Black and Hispanic admissions to the University of California increased in the first year of a program guaranteeing a spot for the top 4 percent of high school graduates.
UC officials say they don't yet know if the new program was directly responsible, although it seems likely since the plan boosted applications from those groups.
Figures released early this month on the fall 2001 freshman class continued a four-year trend of steady increases in Black and Hispanic enrollment, following sharp drops immediately following the end of affirmative action.
Admissions of underrepresented minorities -- Blacks, Hispanics and American Indians for the fall semester are up by about 17 percent, from 7,336 last year to 8,580. Proportionately, underrepresented minorities make up 18.6 percent of in-state freshman admissions, compared to 18.8 percent in 1997, the last year race and gender were taken into account.

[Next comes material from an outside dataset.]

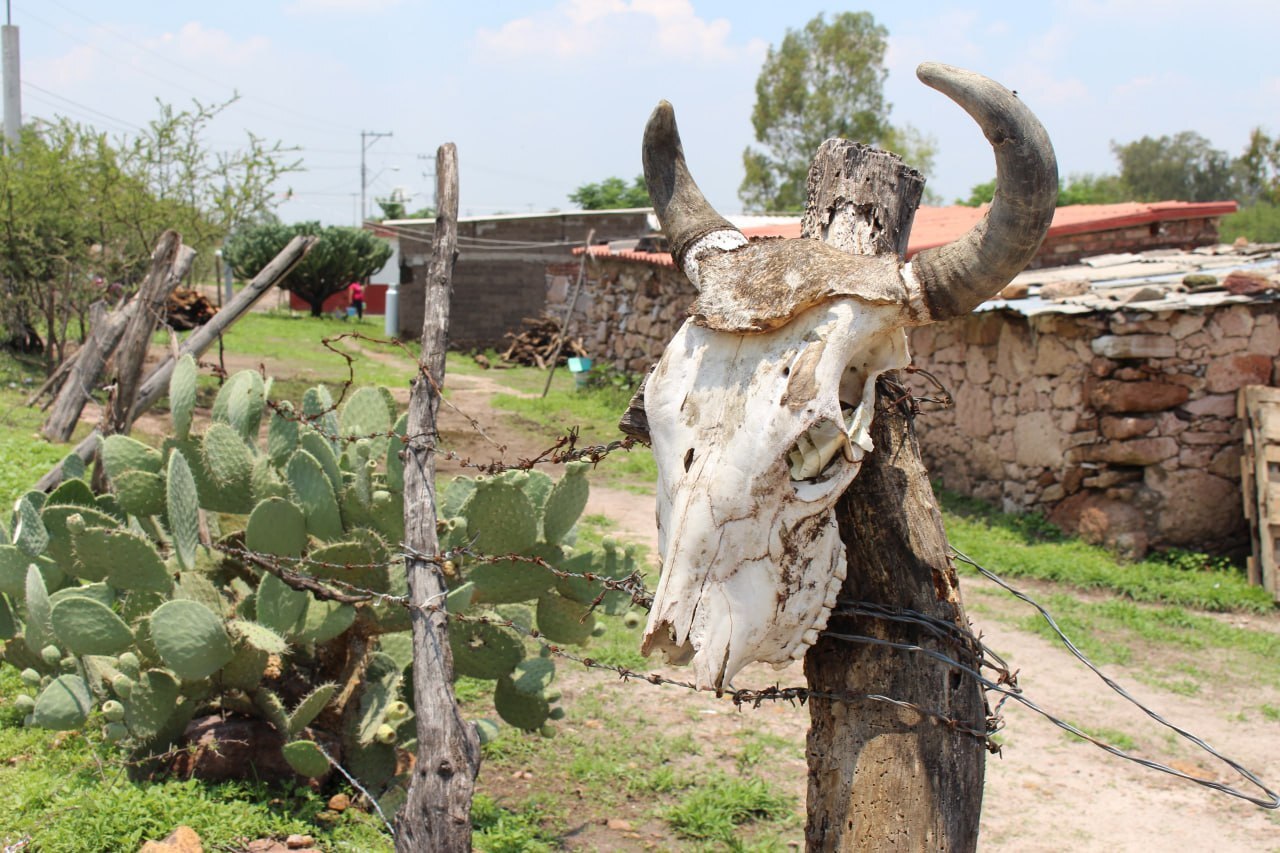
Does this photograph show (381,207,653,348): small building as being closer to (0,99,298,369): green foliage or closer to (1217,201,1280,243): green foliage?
(0,99,298,369): green foliage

However, the admissions picture has changed significantly due to a reshuffling that has seen fewer Black and Hispanics going to the top campuses of Berkeley and UCLA but more enrolling at lesser-known campuses.

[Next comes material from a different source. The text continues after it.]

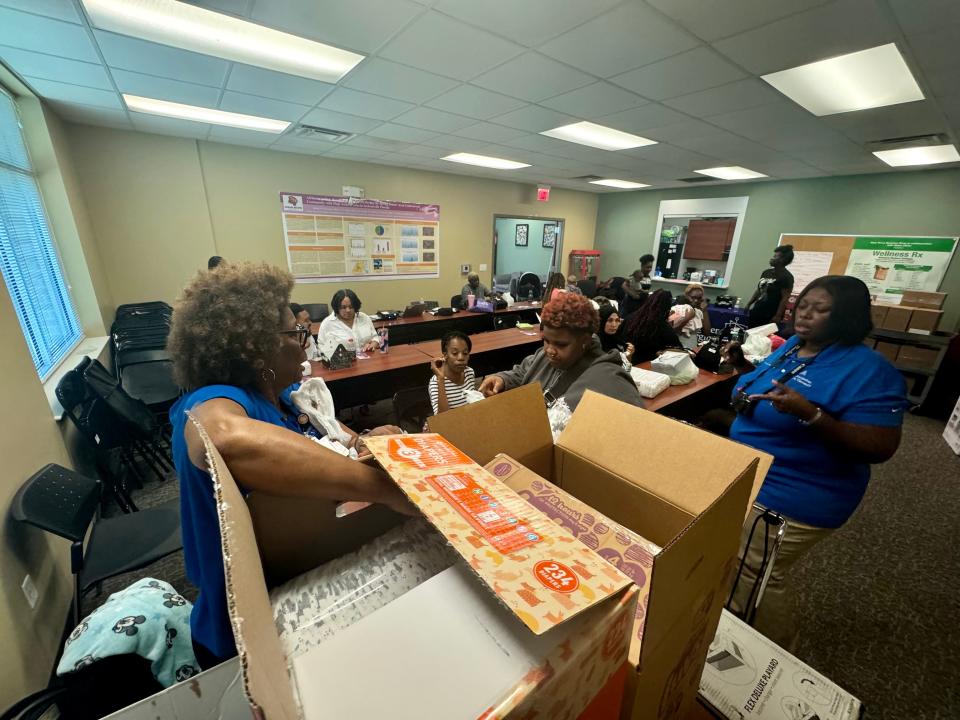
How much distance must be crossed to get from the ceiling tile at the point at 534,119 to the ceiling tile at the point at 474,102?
109 mm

Officials also don't know how much of the rebound is due to changes in the state population and how much to recruitment and other outreach efforts.
Recent census figures show that the Hispanic population in California grew 43 percent over the past decade and is projected to make up 33 percent of graduating high school seniors this year.

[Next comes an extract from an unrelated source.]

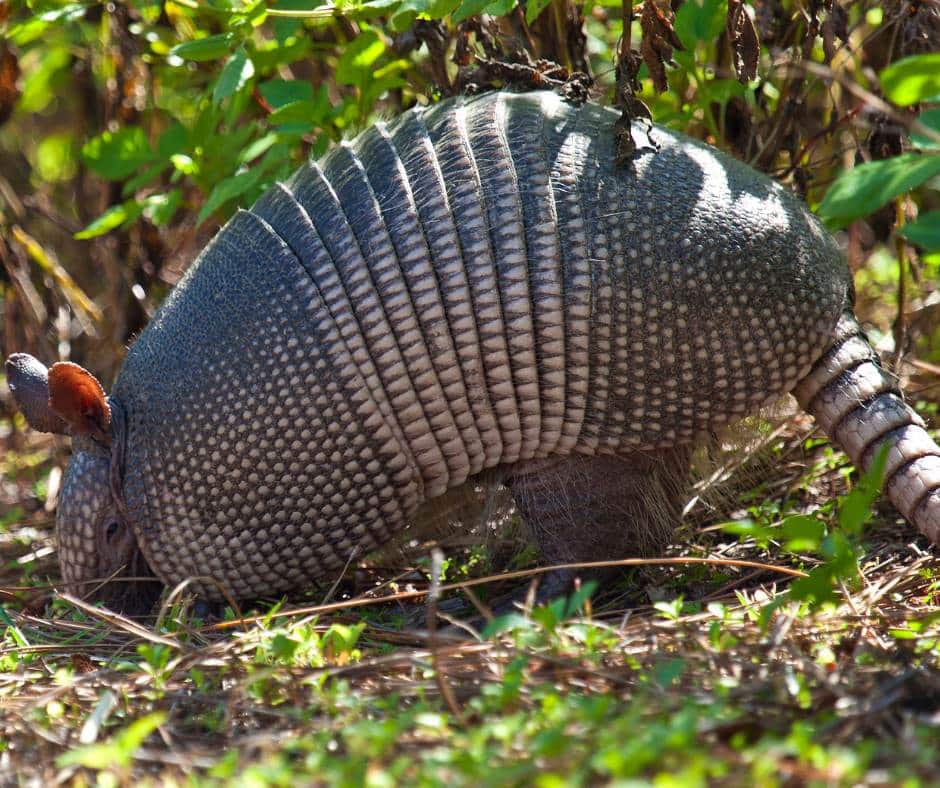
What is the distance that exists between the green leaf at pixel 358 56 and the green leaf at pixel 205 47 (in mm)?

Hispanics comprised nearly 15 percent of UC in-state freshmen admitted for the fall 2001 semester.
No one group held the majority in admissions, although Whites were the largest contingent, at about 38 percent, followed by Asians at 34 percent. Blacks made up 3 percent of admissions and American Indians .05 percent. About 2 percent of those admitted checked the "Other" box and nearly 4,000 -- 8 percent of the grand total -- declined to state race or ethnicity.
Census data show the state is about 47 percent White, 32 percent Hispanic, 11 percent Asian, 7 percent Black and 1 percent American Indian.
Flagship Berkeley admitted 293 Black students, a 43 percent drop from the 1997 total of 515. UC-Riverside, meanwhile, admitted 567 Blacks, an 89 percent increase over the 1997 total of 300.
"We still have a serious problem at selective UC campuses," Lt. Gov. Cruz Bustamante, an ex-officio regent, said in a statement.
On the other hand, Regent Ward Connerly, who wrote UC's race-blind policies, saw the admissions figures as proving "conclusively that the university is achieving an integrated student body without the use of preferences based on race or ethnicity."
Bustamante, who was not on the UC Board of Regents for the 1995 vote to drop affirmative action, is part of a growing faction that wants to see that vote rescinded, possibly as early as May. The repeal would not restore affirmative action, which was outlawed by the 1996 state ballot initiative Proposition 209. But it is viewed by proponents as an important gesture to minorities.